A repository to easily use or tune single cell models, such as variational autoencoders (VAEs), constructed from large single cell datasets. Additionally, these models can be fine-tuned with smaller datasets, which speeds up the downstream analysis of smaller datasets. For (VAE) model training, 2x speed up can be seen on limited hardware and up to 6x on more advanced hardware (see benchmarking plot).

Schematic overview of how scTuner can be used

Model availability

This repository contains its own (GPU-accelerated with CUDA) VAE (constructed with PyTorch). Currently the AdEMAMix Optimiser is implemented from https://arxiv.org/abs/2409.03137.

Installation and usage

GPU-accelerated processing pipeline powered by ScaleSC

Installing scTuner on top of ScaleSC (needed for the GPU-accelerated) pipeline. First install ScaleSC as instructed (see below or https://github.com/interactivereport/ScaleSC):

$ conda activate scalesc
(scalesc) $ pip install uv # greatly speeds up pip installation of scTuner
(scalesc) $ uv pip install sctuner[gpu] --torch-backend=cu126

Within this activated environment, scTuner's functions 'hvg_batch_processing' and 'extract_hvg_h5ad' can be run. This enables downstream parquet processing with Polars rapids.
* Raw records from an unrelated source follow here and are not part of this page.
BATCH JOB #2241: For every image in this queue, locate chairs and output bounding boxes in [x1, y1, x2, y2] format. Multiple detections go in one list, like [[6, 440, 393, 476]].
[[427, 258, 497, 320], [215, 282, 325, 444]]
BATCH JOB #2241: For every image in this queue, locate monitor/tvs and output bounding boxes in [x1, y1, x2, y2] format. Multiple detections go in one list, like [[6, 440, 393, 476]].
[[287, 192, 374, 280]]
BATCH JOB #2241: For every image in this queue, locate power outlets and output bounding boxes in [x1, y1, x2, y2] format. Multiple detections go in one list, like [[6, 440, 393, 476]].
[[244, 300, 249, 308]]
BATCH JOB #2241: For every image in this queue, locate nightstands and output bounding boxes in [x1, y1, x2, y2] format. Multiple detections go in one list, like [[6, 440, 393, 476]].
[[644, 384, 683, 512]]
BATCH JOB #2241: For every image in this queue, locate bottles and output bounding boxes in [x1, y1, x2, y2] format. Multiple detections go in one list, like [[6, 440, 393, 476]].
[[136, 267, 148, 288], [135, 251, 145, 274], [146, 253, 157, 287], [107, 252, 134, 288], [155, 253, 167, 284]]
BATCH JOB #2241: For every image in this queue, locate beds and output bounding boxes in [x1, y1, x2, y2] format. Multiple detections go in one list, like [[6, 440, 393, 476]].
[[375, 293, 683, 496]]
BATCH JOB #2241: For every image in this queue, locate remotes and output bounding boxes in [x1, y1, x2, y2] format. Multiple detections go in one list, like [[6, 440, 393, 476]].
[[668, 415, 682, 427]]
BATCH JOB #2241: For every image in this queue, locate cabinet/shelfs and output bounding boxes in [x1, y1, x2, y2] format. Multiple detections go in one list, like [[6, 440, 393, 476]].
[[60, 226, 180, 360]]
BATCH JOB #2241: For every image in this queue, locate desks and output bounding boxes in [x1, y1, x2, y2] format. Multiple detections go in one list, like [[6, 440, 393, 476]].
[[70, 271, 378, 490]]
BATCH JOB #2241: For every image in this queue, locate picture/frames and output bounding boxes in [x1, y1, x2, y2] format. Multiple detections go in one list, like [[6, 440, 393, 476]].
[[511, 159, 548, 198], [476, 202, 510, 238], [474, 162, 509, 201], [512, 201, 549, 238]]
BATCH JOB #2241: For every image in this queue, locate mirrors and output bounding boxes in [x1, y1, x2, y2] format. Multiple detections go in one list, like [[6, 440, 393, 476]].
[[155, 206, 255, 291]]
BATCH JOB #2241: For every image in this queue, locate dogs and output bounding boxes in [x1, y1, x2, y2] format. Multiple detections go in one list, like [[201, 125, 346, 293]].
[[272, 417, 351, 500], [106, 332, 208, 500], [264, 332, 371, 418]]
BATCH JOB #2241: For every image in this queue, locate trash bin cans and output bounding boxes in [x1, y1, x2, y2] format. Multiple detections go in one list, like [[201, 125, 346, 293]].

After the GPU-accelerated pipeline, the data can be easily processed by defining the main and subfolders with single-cell data:

main_dir = "tests/pytestdata/"
subfolders = [ f'{main_dir}{f.name}/' for f in os.scandir(main_dir) if f.is_dir() ]
data_dir_list = subfolders

outdir = f"{main_dir}"
feature_file = f"{main_dir}features_scalesc_outer_joined.txt"

scTuner's parquet processing

With having defined this input a parquet processing pipe can be run:

args = [{},                                             # pqsplitter kwargs
        {},                                             # pqconverter kwargs e.g. "dtype_raw":"UInt32"
        {"low_memory":True}]  #                         # pqmerger kwargs

pqpipe = Parquetpipe(data_dir_list, feature_file, outdir)
pqpipe.setup_parquet_pipe(*args)

This generates "joined_dataset.parquet" (log1p normalized) and "joined_dataset_raw.parquet" (containing raw counts). The rationale here is that the log1p normalized parquets can almost be instantly converted to PyTorch tensors, skipping the step of underneath conversion and requiring less compute (see benchmarking plot below).
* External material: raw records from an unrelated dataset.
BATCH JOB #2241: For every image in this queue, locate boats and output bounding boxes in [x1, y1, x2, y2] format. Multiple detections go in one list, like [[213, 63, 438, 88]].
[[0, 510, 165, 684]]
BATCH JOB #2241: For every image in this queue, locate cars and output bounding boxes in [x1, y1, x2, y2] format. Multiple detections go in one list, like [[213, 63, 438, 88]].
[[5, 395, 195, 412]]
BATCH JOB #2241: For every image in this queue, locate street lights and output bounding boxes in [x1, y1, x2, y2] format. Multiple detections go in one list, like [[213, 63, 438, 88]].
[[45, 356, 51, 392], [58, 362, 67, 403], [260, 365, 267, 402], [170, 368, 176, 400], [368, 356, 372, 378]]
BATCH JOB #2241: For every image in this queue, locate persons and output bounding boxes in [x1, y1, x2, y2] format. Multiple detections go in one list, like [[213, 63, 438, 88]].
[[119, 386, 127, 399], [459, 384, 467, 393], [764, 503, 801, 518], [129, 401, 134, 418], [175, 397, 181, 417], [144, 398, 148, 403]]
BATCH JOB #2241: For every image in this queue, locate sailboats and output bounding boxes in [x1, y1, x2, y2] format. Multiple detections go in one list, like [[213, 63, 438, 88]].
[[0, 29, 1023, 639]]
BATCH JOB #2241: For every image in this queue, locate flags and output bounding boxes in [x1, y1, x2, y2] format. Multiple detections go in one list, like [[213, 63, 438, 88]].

scTuner's model training and latent dimension retrieval

The remaining API was inspired by scVI for ease of use:

import sctuner as sct
device = torch.device("cuda" if torch.cuda.is_available() else "cpu")
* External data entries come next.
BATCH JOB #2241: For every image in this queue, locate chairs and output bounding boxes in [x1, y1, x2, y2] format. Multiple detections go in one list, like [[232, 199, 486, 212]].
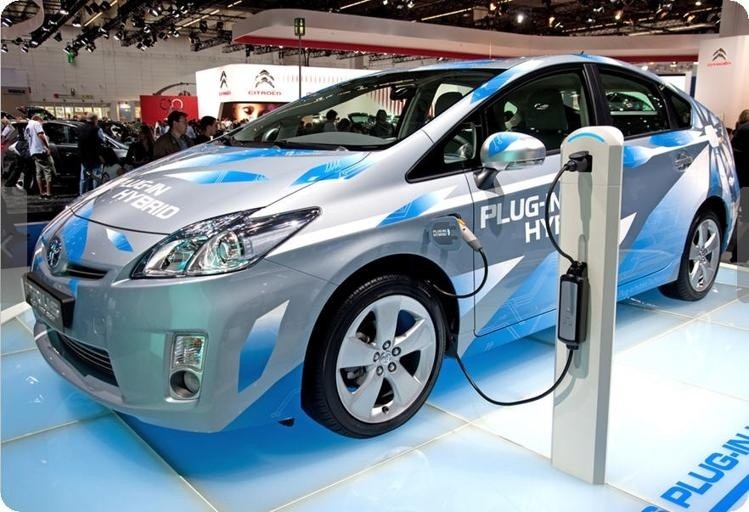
[[518, 85, 570, 150], [434, 91, 484, 160]]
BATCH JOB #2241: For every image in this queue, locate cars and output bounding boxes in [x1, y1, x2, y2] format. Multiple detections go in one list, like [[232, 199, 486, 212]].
[[22, 52, 741, 439], [1, 106, 130, 193]]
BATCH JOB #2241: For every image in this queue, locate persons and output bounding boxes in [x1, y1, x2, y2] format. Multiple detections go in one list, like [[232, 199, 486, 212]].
[[723, 108, 748, 267], [1, 111, 250, 196], [298, 103, 398, 139], [224, 103, 269, 124]]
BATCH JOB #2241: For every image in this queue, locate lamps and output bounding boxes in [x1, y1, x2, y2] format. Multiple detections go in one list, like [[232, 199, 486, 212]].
[[0, 1, 224, 59]]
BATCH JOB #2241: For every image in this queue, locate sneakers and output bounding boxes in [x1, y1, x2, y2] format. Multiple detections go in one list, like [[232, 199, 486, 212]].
[[40, 192, 58, 197]]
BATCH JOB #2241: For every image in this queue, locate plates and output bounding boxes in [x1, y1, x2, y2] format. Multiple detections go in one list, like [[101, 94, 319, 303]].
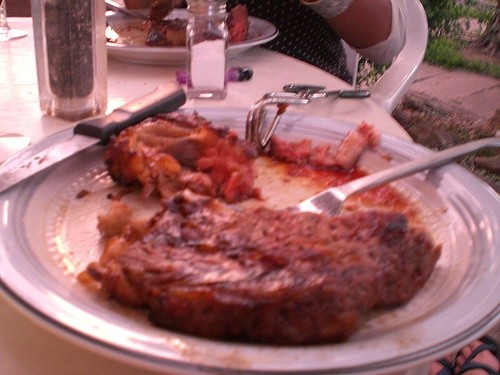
[[1, 106, 499, 375], [103, 8, 279, 65]]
# Define the input parquet file & features (already log1p normalized)
path_parquet = 'joined_dataset.parquet'
feature_file = "features_scalesc_outer_joined.txt"

result = sct.models.setup_parquet(parquet_path=path_parquet, feature_file_path=feature_file)

# Load in the dataset into PyTorch's DataLoader
train_loader_train = DataLoader(result, batch_size=512, shuffle=True, pin_memory=True, num_workers=4)

# Initialize the model and optimizer
model = sct.vae.VAE(input_dim=result.shape[1]).to(device)
optimizer_AdEMAMix = sct.optimisers.AdEMAMix(model.parameters())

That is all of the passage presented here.